Texto fornecido
Afegãos se sentem abandonados enquanto Talibã luta por legitimidade
18 novembro 2021
Uma crise de legitimidade internacional e nacional tem afetado o governo Talibã no Afeganistão. Enquanto isso, a população do país se sente abandonada pelo resto do mundo e enfrenta uma economia estagnada, a impossibilidade de sacar dinheiro e o medo de não conseguir se alimentar durante o inverno.
Os informes foram dados pela representante especial da ONU e chefe da Missão de Assistência da ONU no Afeganistão (UNAMA), Deborah Lyons, em uma reunião do Conselho de Segurança das Nações Unidas.
Ela relatou ainda que as autoridades de fato estão se esforçando para serem reconhecidas como governo legítimo. E que, embora exista compromisso dessas autoridades com a ONU, isso tem sido insuficiente frente à insatisfação da população.
Para a representante especial, a única maneira de garantir o apoio internacional para o povo afegão é evitar o isolamento que caracterizou a experiência do grupo no poder anteriormente.
Três meses após o Talibã assumir o controle do Afeganistão, o governo de fato no país está imerso em uma crise de confiança interna e externa. Na quarta-feira (17) durante uma reunião do Conselho de Segurança, a representante especial da ONU e chefe da Missão de Assistência no Afeganistão (UNAMA), Deborah Lyons, reconheceu que passos hesitantes para buscar a legitimidade internacional estão sendo dados pelos representantes governamentais de fato. Entretanto, apesar de uma melhoria na situação de segurança, a população afegã se sente abandonada pela comunidade internacional e preocupada com sua nova liderança.
“Em última análise, o Talibã deve decidir se governará de acordo com as necessidades e direitos da diversificada população afegã, ou se governará com base em uma ideologia estreita e base étnica ainda mais estreita”, afirmou ela.
Falta engajamento - Enfatizando que os talibãs estão genuinamente tentando se apresentar como um governo, a representante da Missão destacou que eles são limitados pela falta de recursos e por uma ideologia política que colide com as normas internacionais de governança contemporâneas.
Além disso, o Talibã não conquistou a confiança da maioria dos afegãos nem convenceu os nacionais de sua capacidade de governar.
Considerando essa conjuntura, Lyons insistiu que a comunidade internacional deve permanecer engajada com os líderes do Talibã a fim de moldar um futuro mais positivo.
“Abandonar o povo afegão agora seria um erro histórico - um erro que já foi cometido antes com trágicas consequências”, alertou.
Déficits de confiança - A oficial da ONU descreveu as primeiras interações da equipe da Missão com a administração de fato do Talibã como engajamentos geralmente úteis e construtivos.
As autoridades de fato indicaram que desejam a presença da ONU e valorizam sua assistência.
Eles continuam a buscar reconhecimento internacional, bem como maneiras de superar o déficit de confiança que reconhecem existir entre eles e a comunidade internacional.

Informações exibidas
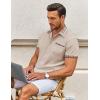imageCOOFANDY Mens Short Sleeve Button Down Shirts Casual Wrinkle Free Dress Shirt Plaid Collar Summer ShirtsKhaki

Atividade 1
Reescreva o trecho da reportagem sobre o Afeganistão que vai de "Ela relatou ainda" até "insatisfação da população.", trocando "autoridades" por "lideranças".
Atividade 2
Diga se cada afirmação abaixo está de acordo com a reportagem sobre o Afeganistão, respondendo sim ou não e citando as palavras do texto que decidem a questão.
(a) Deborah Lyons apresentou os informes em uma reunião do Conselho de Segurança.
(b) O Talibã conquistou a confiança da maioria dos afegãos.
(c) As autoridades de fato afirmaram não querer a presença da ONU no país.
Atividade 3
Prossiga a reportagem sobre o Talibã e o Afeganistão a partir do último parágrafo.

Resultado da tarefa 1
Ela relatou ainda que as lideranças de fato estão se esforçando para serem reconhecidas como governo legítimo. E que, embora exista compromisso dessas lideranças com a ONU, isso tem sido insuficiente frente à insatisfação da população.

Resultado da tarefa 2
(a) Sim: "em uma reunião do Conselho de Segurança das Nações Unidas".
(b) Não: "o Talibã não conquistou a confiança da maioria dos afegãos".
(c) Não: "As autoridades de fato indicaram que desejam a presença da ONU e valorizam sua assistência".

Resultado da tarefa 3
O Talibã continua a fornecer segurança ao pessoal da ONU e permitir amplo acesso humanitário, inclusive para mulheres trabalhadoras humanitárias, permitindo o acesso a partes do país que não eram visitadas há 15 anos.
“Tenha certeza de que não deixamos de tratar de questões difíceis com o Talibã, particularmente sobre os direitos das mulheres, educação das meninas e sobre denúncias de assédio e assassinatos extrajudiciais”, a representante especial informou o Conselho.
Mulheres e meninas - Lyons relatou que, em geral, o Talibã reconhece as preocupações da comunidade internacional - muitas vezes reconhecendo erros e tentando resolvê-los.
No entanto, eles também deixam claro que, por enquanto, há limites para as concessões que eles estão dispostos a fazer em certas questões, incluindo aquelas relacionadas aos direitos e liberdades das mulheres.
Embora as autoridades de fato tenham inicialmente garantido à comunidade global que protegeriam os direitos das mulheres dentro da lei islâmica - incluindo o direito à educação -, houve uma restrição geral de seus direitos e liberdades fundamentais.
As limitações tornaram-se óbvias, e vão desde o direito da mulher ao trabalho à sua ausência nos principais fóruns de decisão e nos escalões superiores do serviço público.
O governo anunciou que está trabalhando em uma política nacional para administrar o direito das meninas à educação.
Situação de emergência - A enviada alertou que o país está à beira de uma catástrofe humanitária que pode ser evitada. As sanções financeiras impostas ao Afeganistão “paralisaram o sistema bancário com impacto na economia”. Como exemplo, ela citou a queda do PIB que chegou a cerca de 40%.
O dinheiro está severamente limitado no país, com comerciantes sem acesso a crédito e pessoas comuns sem poder levantar suas economias. No setor público, os salários dos funcionários não podem ser pagos de forma integral.
Lyons contou ainda que “hospitais estão ficando sem remédios e dispensando pacientes” e quase metade dos afegãos enfrenta situação de crise ou níveis emergenciais de insegurança alimentar.
Os preços subiram à medida que as mercadorias se tornaram mais escassas, no que constitui uma punição para os afegãos mais pobres e vulneráveis”.
Construindo boas relações - A oficial da ONU também informou aos membros do Conselho que a população da nação geralmente se sente apreensiva com as intenções do Talibã.
Entre suas principais preocupações estão a economia paralisada, a incapacidade de sacar dinheiro e o medo de não conseguir se alimentar durante o inverno.
A ONU também recebeu relatos confiáveis de buscas domiciliares e assassinatos extrajudiciais de ex-funcionários e funcionários de segurança do governo.
Enquanto isso, até o momento, o Talibã provou sua incapacidade de conter a expansão do Estado Islâmico no Iraque e do Levante - Província de Khorasan (ISIL-KP), onde os ataques terroristas aumentaram de 60 em 2020 para 334 até agora neste ano.
Nesse contexto, Lyons pediu o estabelecimento gradual de relações construtivas entre o Afeganistão e o mundo em geral.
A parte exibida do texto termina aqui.